I do have a bunch of friends who made it work by doing a swap - each mom had three kids for two hours so that each mom had a two-hour chunk twice a week and one period watching two kids in addition to their own. While they all had one kid it worked really well. I'm also a big fan of the babysitting coop. Not sure if you have a support network of friends there yet with kids Tori's age - but if you don't have the money to spend, it's a great way to go.
Good luck.
Posted by: Shazamama | December 04, 2007 at 08:10 PM
Yup, you need child care. You can't do both. At the very least, how about a junior high aged mother's helper to keep her entertained after school while you're in the house?
Posted by: cat, galloping | December 04, 2007 at 08:17 PM
I agree with the childcare. I know it's the last thing you want to do, but sometimes that's what you have to do. Anyway, a couple hours a day will not hurt her, she will probably love playing with the other kids. I know how hard it is, I cried when I went back to work and had to put my kids in day care, and after school care. Hope this helps.
Posted by: Tyanne | December 04, 2007 at 08:36 PM
No eye-rolling here. I've worked from home and outside of the home since having kids and they each have their own ways of sucking and making you feel guilty and seeming like more work than the other, but on the whole I think working from home really was the harder of the two because it meant making so many of of those decisions not to spend quality time (when you work outside the home, presumably someone else has your child/ren) or else diversions into spontaneous quality time that result in robbing your sleep-time for work, which makes you tired and bitchy and headachey and snacky. There's just no winning when it comes to the working while parenting thang.

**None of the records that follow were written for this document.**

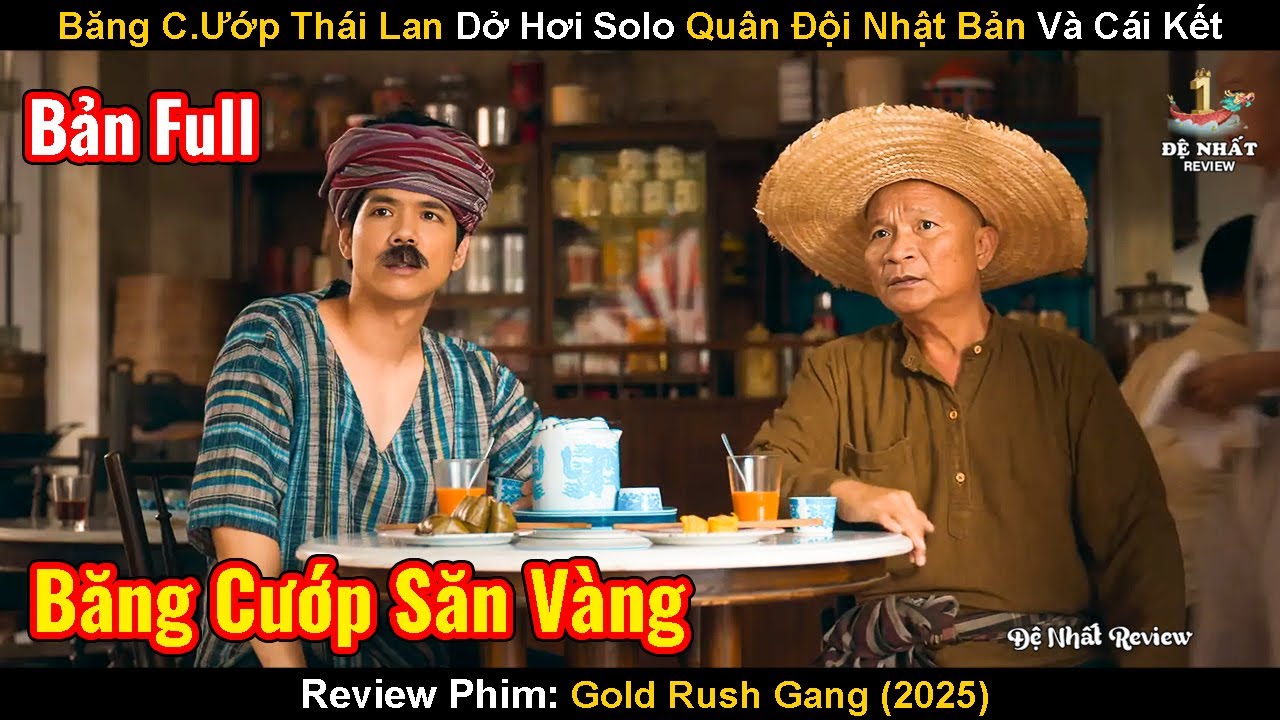 Băng C.Ướp Thái Lan Dở Hơi Solo Quân Đội Nhật Bản Và Cái Kết | Review Phim: Gold Rush Gang 2025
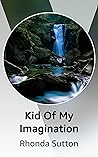 Kid Of My Imagination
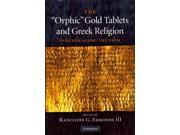 The orphic old Tablets and Greek Religion Further Along the Path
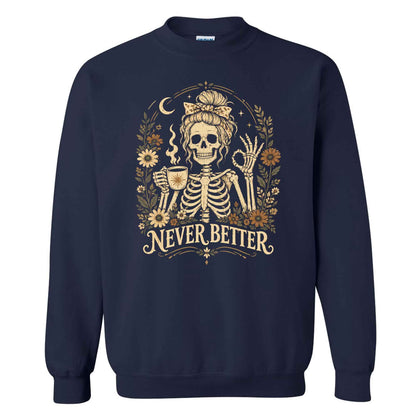 Funny Skeleton Coffee Halloween Sweatshirt, Never Better Graphic, Halloween Gift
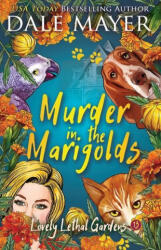 Murder in the Marigolds - Dale Mayer (ISBN: 9781773363653)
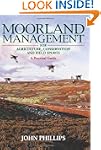 Moorland Management: For Agriculture,...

Posted by: Eliza | December 04, 2007 at 08:37 PM
As for the working from home, even though I would love to do that, I think it would be very stressfull to have to constantly choose between your baby and your work. I can empathize.
p.s. - You have baby eyes. And by that I mean that they are so big, blue and gorgeous. You usually only see babies with eyes like that.

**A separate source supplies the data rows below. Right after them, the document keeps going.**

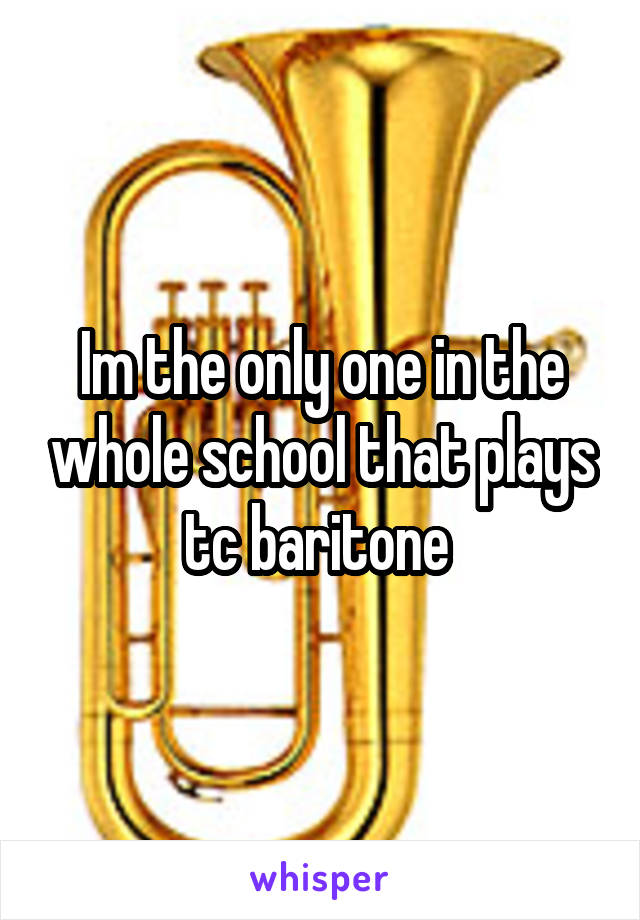 Im the only one in the whole school that plays tc baritone 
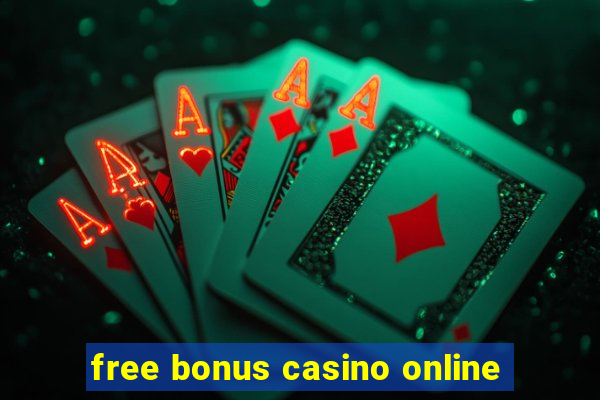 free bonus casino online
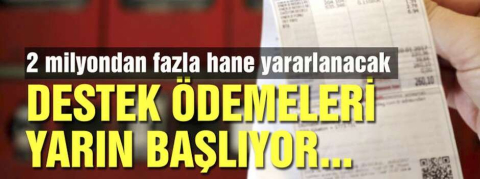 Elektrikte destek ödemeleri yarın başlıyor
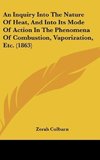 An Inquiry Into The Nature Of Heat, And Into Its Mode Of Action In The Phenomena Of Combustion, Vaporization, Etc. (1863)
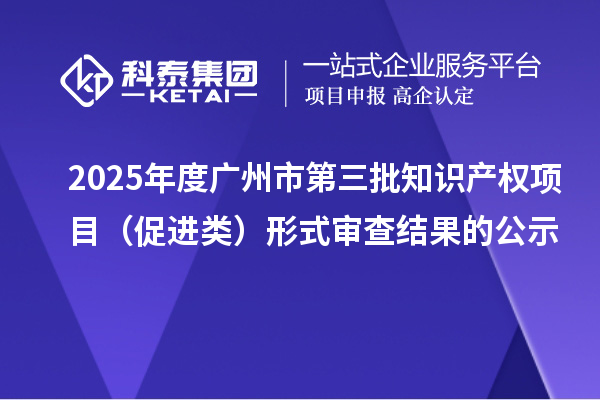 2025年度廣州市第三批知識(shí)產(chǎn)權(quán)項(xiàng)目（促進(jìn)類）形式審查結(jié)果的公示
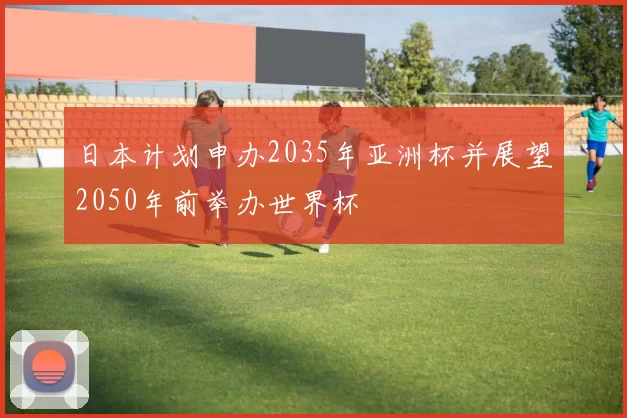 日本计划申办2035年亚洲杯并展望2050年前举办世界杯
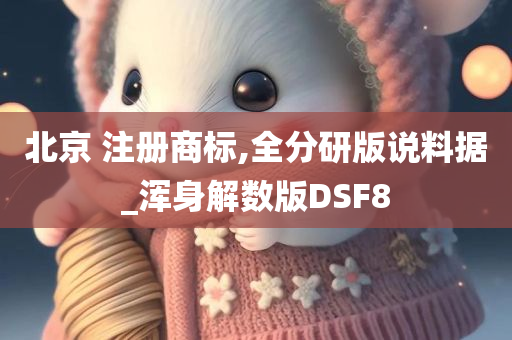 北京 注册商标,全分研版说料据_浑身解数版DSF8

Posted by: just another jenny | December 04, 2007 at 08:51 PM
I have worked from home part-time for the past two years. I did it on my own when my twins (now 2) were infants, but it got harder and harder as they got older and more active. I got a (college student) babysitter right before they turned one, and I'm very glad I did. My babysitter only worked six hours a week, but she saved my sanity and allowed me to be more present with my daughters during the time I spent with them. When my daughters turned two, I put them in a small, home-based daycare two days a week and went back to the office for those two days. I'm also very glad I did that. They enjoy having other little ones to play with, I feel more like myself again, and I'm way more productive than I was when I worked exclusively from home. I don't usually have to work evenings or weekends anymore (although I'm working tonight because of a deadline).
It is very, very hard to balance working from home with raising a child. For most people, I'd imagine it's next to impossible. As a lot of the other commenters have said, paid child care is a huge help in making it work. I would encourage you to think about hiring someone to watch Tori for a few hours a week so you can focus on working.